How I migrated from multi-repository to mono-repository in one day

How I migrated 20K+ commits in 15+ repositories into one repository with a new build process

Eugene Obrezkov
Eugene Obrezkov
5 min readJul 29, 2018

--

Preface

We had a lot of repositories for different services. Each repository has its own Dockerfile, tests, lint rules, etc…

Turns out, it’s hard to maintain, especially when you have dependent repositories across. I.e. you have repository api that is using a package from another repository, let’s say commons. If you publish an update in commons, you need to go trough all the dependent repositories and update commons there.

Now, just imagine, how long it takes, to make a clone of each repository, make an update there and push changes back to remote. It’s hard to say for me, but these kinds of updates were leading to half a day work just for updating the changes in other repositories. So, we decided to allocate resources for changing that.

But, before I started migration to mono repository, I spent some time to investigate pros and cons of other alternatives.

What to choose?

Multi-repo

You have a lot of repositories for each service.

Image taken from https://github.com/boltpkg/bolt#introduction

Pros:

  • You, as an admin of organization, can easily manage access to different parts of your platform. i.e. you do not want to allow access to api repository for frontend developers and so on;
  • CI/CD is easier to implement, because all you need is just some configuration file in root of your project, which will trigger build job every time you make a commit;

Cons:

  • In case, some of your repositories are dependent on each other, a single change in a repository can lead to required updates of others;

Mono-repo

You have only one repository, where all the services are handled.

Image taken from https://github.com/boltpkg/bolt#introduction

Pros:

  • You still have micro-services, but all of them are located in the same folder, of the same repository.

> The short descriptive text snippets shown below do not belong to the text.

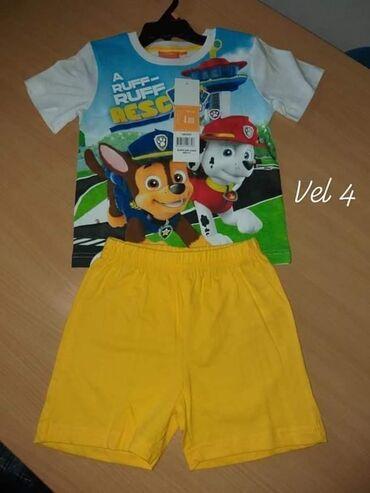 Kompleti za decu majica + sorc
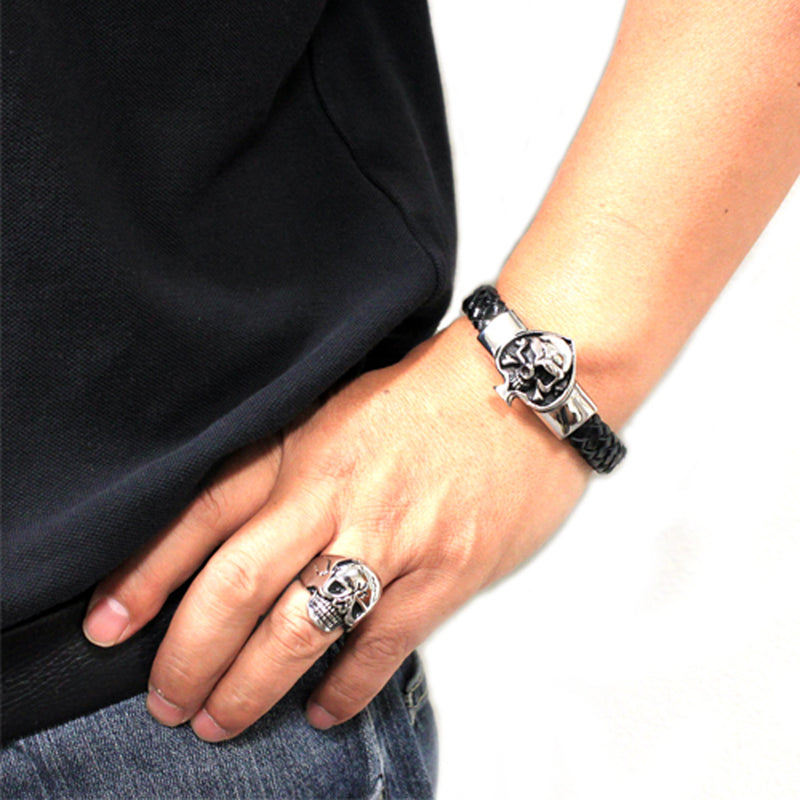 Stainless Steel Skull of Spades Leather Rope Biker Bracelet - Tioneer
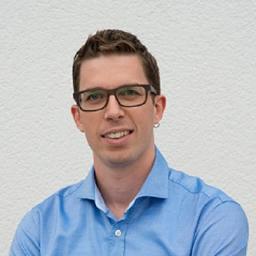 Thomas Siegenthaler - BNC Business Network Communications AG - Wallisellen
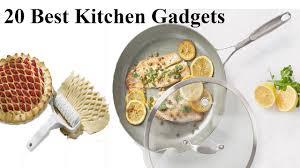 best new kitchen gadgets 20 best kitchen gadgets you must have new kitchen gadgets 2018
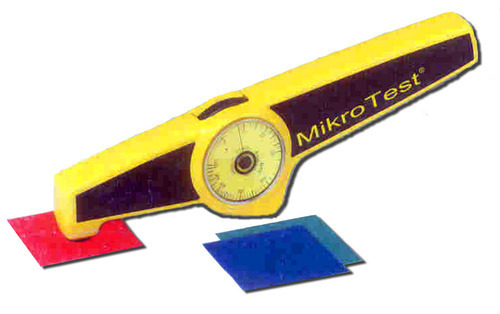 Coating Thickness Gauge Mikrotest 6 G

So, if you are working on a big feature that requires changes in several services, it’s easier to make them in one repository, but not in the bunch of them;

Cons:

  • Opposite of multi repository, you can not disallow/allow access to different parts of your platform. If you give access to a repository, you are giving an access to all of the source code;
  • Another opposite to multi repository — CI/CD. Every commit in your mono repository will trigger the build of every line of the code of every service in your mono repository (we will talk more about it later);

Meta-repo

You still have multi repository, but, in addition, you have an abstract (meta) repository where all the repositories are combined into one.

Pros:

  • ?

Cons:

  • ?

Honestly, I tried several tools for meta repositories and could’t find neither pros nor cons. All I can say about the concept of meta repositories is that tooling is not ready for such kind of repositories.

As you see, each of them has its own pros and cons, but turns out, that for our case in elastic.io mono-repository suits best.

Migrating repositories into mono repository

So, the question #1 you will definitely face if you’re going to migrate repositories as well — how do you keep the history and do not lose your sanity by doing a lot of copy-paste-merge-do-again job?

Well, git has some tools exactly for this job — git subtree.

Let me show you an example of merging two repositories into one. Let’s say, you have a service, called api which is stored in api repository. The same applies to, let’s say, frontend service\repository.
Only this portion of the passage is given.